# Exercise goal
If a line in the entries below contains the word "hare", it counts; report how many such lines there are, and only that number.

*****

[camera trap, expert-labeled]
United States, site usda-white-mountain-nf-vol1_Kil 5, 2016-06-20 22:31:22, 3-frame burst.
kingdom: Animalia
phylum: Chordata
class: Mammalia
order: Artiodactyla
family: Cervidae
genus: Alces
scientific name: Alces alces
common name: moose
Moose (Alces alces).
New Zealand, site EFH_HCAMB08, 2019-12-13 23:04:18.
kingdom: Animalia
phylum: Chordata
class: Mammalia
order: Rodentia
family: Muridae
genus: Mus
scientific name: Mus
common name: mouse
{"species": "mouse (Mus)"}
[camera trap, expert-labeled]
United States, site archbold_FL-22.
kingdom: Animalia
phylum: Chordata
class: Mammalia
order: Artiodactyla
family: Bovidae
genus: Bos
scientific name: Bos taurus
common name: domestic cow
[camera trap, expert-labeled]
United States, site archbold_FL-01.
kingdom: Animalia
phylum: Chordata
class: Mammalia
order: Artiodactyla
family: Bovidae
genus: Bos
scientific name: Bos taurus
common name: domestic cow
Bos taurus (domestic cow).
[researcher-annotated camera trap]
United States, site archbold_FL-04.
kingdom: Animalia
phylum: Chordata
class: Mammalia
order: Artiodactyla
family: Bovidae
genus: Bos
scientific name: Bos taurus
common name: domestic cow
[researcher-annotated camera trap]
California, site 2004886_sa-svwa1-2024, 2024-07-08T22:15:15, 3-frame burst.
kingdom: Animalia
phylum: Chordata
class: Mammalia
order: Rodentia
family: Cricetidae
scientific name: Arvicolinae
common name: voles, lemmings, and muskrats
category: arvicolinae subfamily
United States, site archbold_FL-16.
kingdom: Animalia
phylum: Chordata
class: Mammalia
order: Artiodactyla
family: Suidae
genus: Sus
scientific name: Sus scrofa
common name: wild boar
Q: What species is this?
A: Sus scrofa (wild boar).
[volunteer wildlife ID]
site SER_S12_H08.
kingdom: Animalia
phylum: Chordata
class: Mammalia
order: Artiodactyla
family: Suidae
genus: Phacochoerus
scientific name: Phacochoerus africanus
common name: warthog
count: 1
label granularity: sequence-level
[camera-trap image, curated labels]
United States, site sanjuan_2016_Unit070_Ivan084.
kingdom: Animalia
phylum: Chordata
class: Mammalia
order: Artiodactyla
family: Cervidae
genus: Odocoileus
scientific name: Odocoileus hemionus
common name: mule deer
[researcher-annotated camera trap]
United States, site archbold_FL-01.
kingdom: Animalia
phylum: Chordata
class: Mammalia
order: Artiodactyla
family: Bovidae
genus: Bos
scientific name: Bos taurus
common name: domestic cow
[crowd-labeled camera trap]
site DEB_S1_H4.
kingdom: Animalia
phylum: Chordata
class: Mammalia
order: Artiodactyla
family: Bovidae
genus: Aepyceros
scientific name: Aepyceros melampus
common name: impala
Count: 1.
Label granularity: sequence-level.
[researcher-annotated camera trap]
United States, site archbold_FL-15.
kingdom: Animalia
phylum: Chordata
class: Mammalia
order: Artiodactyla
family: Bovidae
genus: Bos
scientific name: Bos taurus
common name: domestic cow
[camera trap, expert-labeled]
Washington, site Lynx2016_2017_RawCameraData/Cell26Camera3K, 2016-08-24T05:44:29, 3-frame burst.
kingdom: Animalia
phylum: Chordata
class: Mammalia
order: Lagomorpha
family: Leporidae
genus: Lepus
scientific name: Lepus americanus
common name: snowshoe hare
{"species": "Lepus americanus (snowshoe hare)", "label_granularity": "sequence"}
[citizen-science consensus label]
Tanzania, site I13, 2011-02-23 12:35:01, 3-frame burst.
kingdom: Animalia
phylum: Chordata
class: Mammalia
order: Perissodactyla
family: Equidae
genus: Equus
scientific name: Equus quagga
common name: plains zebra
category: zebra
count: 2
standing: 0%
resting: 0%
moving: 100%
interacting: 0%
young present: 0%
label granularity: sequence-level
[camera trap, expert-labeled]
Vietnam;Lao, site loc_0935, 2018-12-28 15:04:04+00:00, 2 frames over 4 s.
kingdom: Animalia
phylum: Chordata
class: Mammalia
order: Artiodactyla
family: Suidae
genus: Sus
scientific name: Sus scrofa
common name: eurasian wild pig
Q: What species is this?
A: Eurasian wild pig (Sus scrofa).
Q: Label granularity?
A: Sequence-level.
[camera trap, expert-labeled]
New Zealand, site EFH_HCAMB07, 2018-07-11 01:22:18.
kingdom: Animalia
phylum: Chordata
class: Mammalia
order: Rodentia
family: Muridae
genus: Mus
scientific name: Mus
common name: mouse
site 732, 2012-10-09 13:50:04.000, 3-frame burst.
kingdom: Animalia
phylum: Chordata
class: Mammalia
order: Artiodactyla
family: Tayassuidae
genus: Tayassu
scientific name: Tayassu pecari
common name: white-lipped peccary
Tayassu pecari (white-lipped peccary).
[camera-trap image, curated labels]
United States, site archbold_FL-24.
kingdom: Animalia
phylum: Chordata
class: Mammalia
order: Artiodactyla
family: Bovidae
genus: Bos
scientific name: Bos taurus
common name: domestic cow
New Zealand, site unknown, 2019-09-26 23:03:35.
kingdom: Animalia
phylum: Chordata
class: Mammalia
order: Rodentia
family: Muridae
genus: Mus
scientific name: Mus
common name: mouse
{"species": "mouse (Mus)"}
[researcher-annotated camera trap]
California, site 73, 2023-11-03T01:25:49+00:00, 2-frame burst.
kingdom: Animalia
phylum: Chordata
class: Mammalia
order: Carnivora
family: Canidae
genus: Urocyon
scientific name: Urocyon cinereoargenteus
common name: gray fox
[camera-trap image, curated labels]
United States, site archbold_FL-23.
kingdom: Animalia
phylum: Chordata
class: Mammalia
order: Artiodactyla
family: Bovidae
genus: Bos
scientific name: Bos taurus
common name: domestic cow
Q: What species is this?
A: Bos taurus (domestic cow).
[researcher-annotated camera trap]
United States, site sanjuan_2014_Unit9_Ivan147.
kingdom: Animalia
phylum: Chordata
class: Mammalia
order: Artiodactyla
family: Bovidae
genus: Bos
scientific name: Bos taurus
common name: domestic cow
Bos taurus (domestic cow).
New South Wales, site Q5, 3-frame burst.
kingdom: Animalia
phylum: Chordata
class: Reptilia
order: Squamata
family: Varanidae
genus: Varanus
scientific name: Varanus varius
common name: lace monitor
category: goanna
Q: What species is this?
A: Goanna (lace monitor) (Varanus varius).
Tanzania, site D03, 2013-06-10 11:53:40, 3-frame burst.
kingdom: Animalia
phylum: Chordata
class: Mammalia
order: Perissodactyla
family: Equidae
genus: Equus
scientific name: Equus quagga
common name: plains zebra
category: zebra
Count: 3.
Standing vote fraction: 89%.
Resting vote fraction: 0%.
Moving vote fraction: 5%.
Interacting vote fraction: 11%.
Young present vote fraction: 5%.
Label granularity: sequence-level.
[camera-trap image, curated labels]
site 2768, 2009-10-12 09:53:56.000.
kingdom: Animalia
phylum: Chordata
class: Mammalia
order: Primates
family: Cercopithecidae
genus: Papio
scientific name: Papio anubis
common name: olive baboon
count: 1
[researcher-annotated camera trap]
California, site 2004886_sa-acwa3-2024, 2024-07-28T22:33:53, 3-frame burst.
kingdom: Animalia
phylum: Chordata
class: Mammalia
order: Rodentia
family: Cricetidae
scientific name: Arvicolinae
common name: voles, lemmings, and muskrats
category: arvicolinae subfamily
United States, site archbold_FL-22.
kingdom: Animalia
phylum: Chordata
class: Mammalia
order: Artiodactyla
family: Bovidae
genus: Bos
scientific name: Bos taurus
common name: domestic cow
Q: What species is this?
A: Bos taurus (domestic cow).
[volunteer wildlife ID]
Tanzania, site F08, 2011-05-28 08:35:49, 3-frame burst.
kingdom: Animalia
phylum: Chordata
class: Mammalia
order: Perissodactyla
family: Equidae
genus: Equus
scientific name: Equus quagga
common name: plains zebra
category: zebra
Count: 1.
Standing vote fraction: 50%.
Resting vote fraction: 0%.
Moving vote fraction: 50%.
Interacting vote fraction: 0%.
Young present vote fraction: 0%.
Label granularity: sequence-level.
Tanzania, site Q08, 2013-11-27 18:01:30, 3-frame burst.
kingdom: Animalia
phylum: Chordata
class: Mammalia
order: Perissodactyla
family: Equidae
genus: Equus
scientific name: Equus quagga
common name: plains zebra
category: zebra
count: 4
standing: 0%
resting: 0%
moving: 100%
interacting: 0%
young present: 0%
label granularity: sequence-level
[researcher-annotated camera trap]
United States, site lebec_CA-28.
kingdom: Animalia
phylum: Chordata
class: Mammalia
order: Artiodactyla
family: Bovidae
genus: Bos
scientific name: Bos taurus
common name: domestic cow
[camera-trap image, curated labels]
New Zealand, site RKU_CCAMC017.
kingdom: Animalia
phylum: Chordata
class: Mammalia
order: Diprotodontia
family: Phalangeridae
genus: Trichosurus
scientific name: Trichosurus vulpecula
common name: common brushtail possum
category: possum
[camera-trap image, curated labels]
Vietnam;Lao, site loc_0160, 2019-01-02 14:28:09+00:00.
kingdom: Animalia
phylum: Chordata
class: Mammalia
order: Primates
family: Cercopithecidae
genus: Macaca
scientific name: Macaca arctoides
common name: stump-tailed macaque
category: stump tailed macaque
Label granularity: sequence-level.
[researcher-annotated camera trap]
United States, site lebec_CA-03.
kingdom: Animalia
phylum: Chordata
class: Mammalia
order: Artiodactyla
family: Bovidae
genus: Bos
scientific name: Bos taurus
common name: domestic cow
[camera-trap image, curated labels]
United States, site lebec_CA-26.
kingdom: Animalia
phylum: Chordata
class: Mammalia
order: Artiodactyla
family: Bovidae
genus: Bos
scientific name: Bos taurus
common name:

*****

# Completed task
2